Although previous studies have not identified a consistent link between cognitive complaints and neuropsychological testing abnormalities, the UCLA research team found that even when patients complained of only subtle changes in cognitive functioning, neuropsychological testing was able to pick up on those detectible differences.
Specifically, the researchers found that poorer performance on the neuropsychological test was directly linked to those who had more complaints about cognitive functioning, especially if they also had a combination of chemotherapy and radiation treatment, as well as depressive symptoms.
"In the past, many researchers said that we can't rely on patients' self-reported complaints or that they are just depressed, because previous studies could not find this association between neuropsychological testing and cognitive complaints," Ganz said. "In this study, we were able to look at specific components of the cognitive complaints and found they were associated with relevant neuropsychological function test abnormalities."
The researcher team’s findings are part of an ongoing study that will also examine the extent to which hormone therapy contributes to cognitive difficulties, such as poor memory and depression, in breast cancer survivors, as well as how this pre-hormone therapy assessment was able to separate the effects of initial treatments on such difficulties.

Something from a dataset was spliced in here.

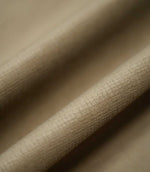 Lois Velvet Oat fabric arranged in gentle folds, showcasing its warm beige colour, softly textured velvet surface and fine linear detailing as the fabric catches the light.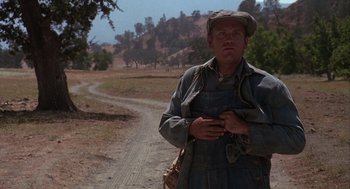 Movie still from “Of Mice and Men” (1992), directed by Gary Sinise – A man standing on the side of a dirt road holding a cell phone; Medium shot, High angle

Earlier post-treatment studies of breast cancer patients included women who were already on hormone therapy; thus, making the findings more difficult to interpret and therefore less certain.
"As we provide additional reports on the follow-up testing in these women, we will track their recovery from treatment, as well as determine whether hormone therapy contributes to worsening complaints over time," Ganz said.
This research was supported by the National Cancer Institute and the Breast Cancer Research Foundation, and by funding from the National Institutes of Health to the Cousins Center for Psychoneuroimmunology.